What is expected
List every line below that contains the word "paper", with uppercase and lowercase treated as different.

_ _ _

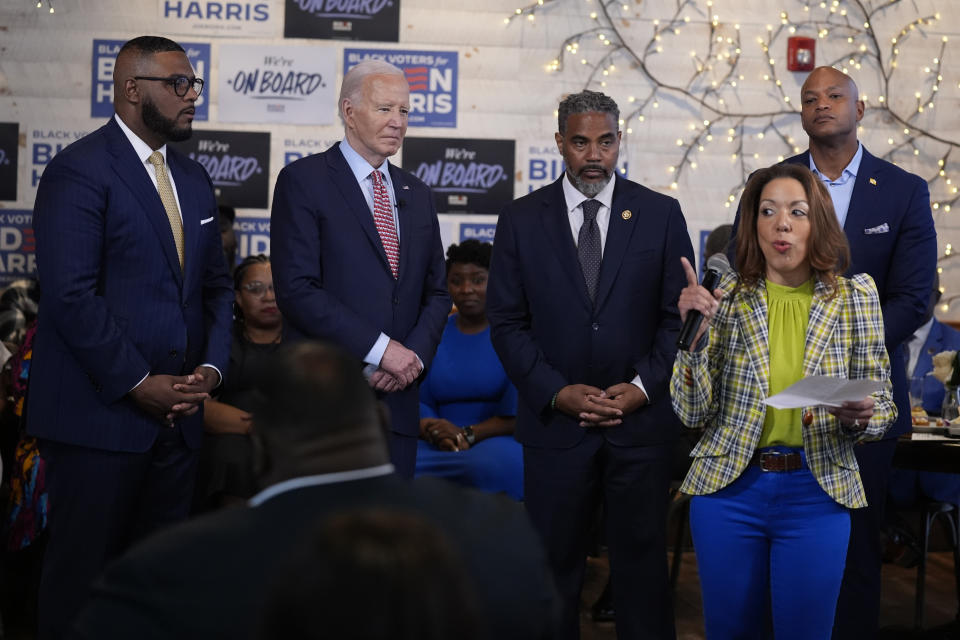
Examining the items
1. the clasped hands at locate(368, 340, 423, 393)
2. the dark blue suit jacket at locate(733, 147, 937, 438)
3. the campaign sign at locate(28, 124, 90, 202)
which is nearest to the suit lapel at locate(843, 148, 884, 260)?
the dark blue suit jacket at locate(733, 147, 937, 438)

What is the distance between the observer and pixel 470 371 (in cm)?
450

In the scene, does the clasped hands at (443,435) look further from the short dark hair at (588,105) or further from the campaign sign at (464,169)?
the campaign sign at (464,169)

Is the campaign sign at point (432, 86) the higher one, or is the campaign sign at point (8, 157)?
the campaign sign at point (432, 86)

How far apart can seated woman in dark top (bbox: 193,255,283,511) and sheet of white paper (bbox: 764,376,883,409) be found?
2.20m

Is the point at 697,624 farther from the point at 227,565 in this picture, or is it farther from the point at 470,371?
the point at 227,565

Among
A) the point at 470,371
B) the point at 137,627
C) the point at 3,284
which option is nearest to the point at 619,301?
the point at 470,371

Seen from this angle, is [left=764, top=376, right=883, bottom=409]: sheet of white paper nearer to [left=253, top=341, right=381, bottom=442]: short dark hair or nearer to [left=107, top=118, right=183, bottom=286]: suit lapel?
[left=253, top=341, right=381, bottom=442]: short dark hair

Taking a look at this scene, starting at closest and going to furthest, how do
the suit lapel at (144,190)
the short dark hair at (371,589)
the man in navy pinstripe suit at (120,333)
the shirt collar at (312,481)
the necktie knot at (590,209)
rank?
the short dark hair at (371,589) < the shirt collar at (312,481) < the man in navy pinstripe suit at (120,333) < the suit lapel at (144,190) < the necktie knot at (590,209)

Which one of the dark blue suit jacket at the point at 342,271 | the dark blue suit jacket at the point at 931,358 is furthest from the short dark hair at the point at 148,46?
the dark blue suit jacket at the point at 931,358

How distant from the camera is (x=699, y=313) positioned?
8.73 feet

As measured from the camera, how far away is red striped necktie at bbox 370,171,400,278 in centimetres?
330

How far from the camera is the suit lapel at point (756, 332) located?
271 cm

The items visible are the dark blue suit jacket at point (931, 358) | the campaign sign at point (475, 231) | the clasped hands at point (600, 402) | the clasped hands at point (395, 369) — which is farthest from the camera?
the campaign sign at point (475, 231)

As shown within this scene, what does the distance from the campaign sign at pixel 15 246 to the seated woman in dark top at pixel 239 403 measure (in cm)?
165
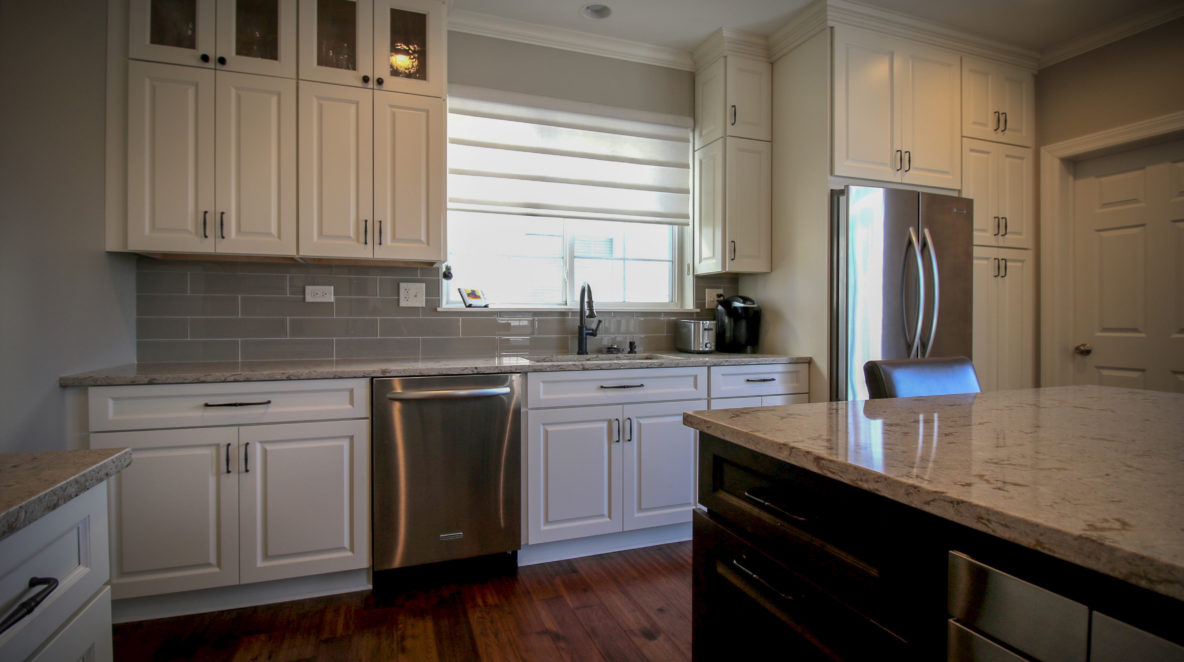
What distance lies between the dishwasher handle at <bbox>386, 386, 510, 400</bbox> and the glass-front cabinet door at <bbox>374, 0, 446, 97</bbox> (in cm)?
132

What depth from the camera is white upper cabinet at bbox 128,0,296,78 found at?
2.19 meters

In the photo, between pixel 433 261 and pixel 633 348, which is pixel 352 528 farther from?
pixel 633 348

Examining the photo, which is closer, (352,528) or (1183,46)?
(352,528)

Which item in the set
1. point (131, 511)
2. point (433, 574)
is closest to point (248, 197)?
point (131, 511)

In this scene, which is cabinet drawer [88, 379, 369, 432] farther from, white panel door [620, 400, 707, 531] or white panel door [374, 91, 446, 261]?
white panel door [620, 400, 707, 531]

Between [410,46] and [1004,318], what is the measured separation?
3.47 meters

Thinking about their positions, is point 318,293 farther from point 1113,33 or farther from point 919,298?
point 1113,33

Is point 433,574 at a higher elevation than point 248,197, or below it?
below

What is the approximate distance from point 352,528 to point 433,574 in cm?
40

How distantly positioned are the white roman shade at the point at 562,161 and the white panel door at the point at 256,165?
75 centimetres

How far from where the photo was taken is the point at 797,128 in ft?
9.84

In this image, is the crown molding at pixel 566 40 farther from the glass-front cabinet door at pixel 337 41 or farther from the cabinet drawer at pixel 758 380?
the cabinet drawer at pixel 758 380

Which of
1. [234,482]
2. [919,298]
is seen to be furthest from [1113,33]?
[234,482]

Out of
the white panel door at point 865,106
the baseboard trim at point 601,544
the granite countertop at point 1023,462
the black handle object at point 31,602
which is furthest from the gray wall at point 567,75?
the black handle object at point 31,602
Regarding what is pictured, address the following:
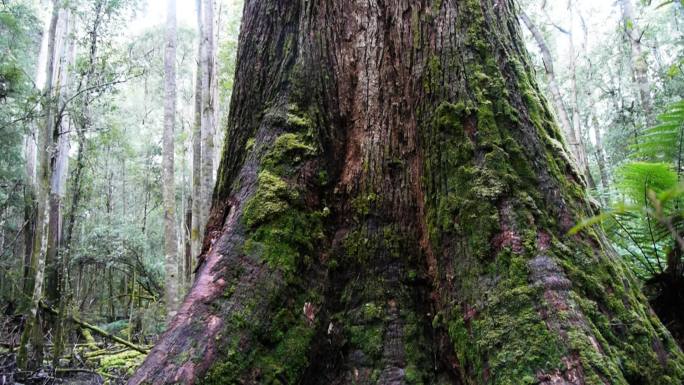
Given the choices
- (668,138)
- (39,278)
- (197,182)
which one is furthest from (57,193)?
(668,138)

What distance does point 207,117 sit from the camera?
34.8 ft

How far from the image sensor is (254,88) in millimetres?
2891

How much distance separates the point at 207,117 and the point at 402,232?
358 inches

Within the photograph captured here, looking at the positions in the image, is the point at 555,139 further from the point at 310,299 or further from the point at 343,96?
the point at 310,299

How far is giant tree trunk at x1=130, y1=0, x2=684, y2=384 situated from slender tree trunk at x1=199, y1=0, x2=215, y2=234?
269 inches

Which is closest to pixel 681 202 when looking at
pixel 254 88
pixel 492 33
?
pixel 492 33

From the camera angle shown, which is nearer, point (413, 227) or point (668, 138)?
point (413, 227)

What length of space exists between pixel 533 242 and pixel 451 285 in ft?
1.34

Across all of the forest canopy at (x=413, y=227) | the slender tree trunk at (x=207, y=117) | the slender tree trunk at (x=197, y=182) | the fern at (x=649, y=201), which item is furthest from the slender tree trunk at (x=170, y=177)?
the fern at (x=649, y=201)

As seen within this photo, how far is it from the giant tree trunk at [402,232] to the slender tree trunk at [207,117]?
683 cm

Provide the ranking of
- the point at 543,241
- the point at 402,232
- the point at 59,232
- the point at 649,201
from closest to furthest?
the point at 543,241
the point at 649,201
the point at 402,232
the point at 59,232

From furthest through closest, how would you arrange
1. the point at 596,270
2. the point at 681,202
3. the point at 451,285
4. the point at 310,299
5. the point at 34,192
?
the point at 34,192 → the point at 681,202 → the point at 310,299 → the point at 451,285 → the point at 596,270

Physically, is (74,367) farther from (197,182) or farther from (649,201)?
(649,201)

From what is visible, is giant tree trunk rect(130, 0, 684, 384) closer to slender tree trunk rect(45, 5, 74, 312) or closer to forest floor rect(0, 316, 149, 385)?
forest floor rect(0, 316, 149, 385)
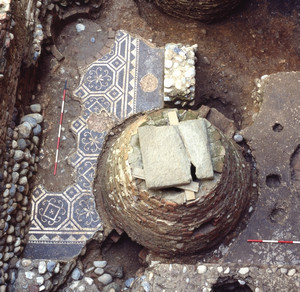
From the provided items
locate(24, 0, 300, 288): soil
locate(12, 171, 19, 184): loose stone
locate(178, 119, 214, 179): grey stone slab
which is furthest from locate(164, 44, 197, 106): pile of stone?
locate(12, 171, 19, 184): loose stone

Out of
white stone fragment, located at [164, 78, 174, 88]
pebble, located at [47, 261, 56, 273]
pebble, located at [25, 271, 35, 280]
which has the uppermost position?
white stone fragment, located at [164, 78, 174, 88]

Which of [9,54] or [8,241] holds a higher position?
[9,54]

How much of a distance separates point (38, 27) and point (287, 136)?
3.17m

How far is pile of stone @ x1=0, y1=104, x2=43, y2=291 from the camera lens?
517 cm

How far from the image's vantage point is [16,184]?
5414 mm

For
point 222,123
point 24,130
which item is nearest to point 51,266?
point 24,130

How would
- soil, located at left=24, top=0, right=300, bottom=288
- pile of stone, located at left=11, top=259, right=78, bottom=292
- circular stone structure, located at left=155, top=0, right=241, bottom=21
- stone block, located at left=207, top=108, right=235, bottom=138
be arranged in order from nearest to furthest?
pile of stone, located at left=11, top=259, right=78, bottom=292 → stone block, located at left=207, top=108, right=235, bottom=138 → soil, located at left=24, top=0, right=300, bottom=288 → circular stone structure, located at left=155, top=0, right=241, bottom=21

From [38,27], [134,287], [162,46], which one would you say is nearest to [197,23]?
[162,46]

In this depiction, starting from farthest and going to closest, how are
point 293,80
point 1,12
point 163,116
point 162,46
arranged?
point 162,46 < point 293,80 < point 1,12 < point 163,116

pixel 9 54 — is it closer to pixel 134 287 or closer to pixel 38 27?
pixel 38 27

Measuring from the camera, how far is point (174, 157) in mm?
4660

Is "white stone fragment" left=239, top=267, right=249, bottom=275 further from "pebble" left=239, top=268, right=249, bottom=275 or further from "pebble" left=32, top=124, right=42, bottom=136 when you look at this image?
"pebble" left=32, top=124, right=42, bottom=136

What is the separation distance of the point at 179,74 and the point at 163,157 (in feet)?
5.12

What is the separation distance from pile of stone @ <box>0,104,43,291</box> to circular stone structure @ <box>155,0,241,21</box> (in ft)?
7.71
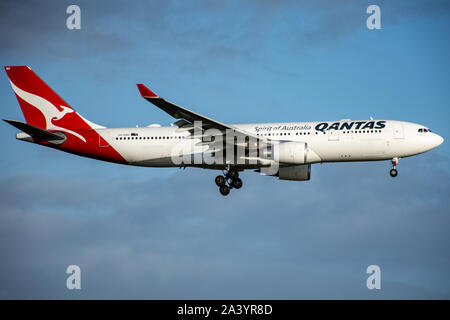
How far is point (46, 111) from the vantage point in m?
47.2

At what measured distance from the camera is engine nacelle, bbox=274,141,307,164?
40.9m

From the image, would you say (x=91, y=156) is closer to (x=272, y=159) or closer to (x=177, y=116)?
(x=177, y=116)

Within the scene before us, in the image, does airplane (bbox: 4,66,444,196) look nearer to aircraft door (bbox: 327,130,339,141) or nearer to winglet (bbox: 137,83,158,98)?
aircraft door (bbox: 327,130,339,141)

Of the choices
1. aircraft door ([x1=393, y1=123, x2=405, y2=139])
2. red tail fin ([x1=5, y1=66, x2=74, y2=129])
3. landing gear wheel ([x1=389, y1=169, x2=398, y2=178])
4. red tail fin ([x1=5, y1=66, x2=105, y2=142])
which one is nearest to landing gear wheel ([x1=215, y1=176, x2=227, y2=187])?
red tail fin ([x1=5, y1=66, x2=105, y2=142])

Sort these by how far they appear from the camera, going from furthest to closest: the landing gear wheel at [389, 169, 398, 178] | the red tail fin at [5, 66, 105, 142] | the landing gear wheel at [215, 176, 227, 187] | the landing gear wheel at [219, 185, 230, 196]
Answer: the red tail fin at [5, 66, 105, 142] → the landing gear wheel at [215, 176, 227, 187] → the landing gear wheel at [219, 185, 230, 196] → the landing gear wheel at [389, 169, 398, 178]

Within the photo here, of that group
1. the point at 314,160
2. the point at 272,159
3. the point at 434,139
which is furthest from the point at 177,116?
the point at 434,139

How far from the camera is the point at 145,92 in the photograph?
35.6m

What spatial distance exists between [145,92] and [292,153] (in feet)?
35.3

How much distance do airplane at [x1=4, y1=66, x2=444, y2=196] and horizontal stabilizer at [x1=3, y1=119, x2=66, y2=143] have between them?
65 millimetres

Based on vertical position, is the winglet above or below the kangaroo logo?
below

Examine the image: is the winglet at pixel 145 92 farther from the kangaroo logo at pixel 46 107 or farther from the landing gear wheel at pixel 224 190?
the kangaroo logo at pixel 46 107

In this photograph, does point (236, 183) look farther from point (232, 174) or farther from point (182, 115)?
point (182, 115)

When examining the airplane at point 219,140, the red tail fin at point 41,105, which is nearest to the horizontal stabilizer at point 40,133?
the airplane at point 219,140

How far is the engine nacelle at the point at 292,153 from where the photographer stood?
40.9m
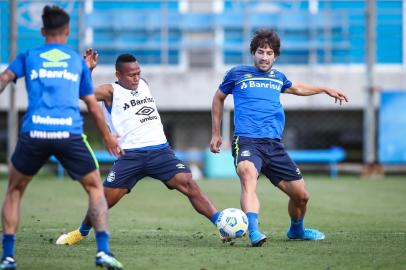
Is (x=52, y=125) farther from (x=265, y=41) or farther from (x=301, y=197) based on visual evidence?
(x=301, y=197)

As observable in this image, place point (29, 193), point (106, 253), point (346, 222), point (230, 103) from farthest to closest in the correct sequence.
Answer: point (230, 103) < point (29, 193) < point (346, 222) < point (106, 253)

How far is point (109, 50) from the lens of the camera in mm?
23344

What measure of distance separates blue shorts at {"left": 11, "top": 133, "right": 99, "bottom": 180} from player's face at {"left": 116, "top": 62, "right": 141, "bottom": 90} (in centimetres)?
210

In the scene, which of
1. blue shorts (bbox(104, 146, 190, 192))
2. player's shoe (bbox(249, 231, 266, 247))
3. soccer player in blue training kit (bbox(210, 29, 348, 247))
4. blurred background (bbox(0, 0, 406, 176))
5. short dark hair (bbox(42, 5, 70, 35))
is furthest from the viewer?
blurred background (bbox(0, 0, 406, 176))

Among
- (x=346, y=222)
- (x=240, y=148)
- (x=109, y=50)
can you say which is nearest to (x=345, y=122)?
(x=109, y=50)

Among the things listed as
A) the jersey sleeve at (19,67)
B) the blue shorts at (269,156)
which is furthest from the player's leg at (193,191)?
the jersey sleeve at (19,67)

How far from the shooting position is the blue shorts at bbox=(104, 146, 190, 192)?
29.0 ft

_ _ _

Final result
How far apart can seated woman in dark top (bbox: 193,255,283,511) and sheet of white paper (bbox: 764,376,883,409) be found?
Seen from this angle, is [left=764, top=376, right=883, bottom=409]: sheet of white paper nearer to [left=253, top=341, right=381, bottom=442]: short dark hair or nearer to [left=107, top=118, right=183, bottom=286]: suit lapel?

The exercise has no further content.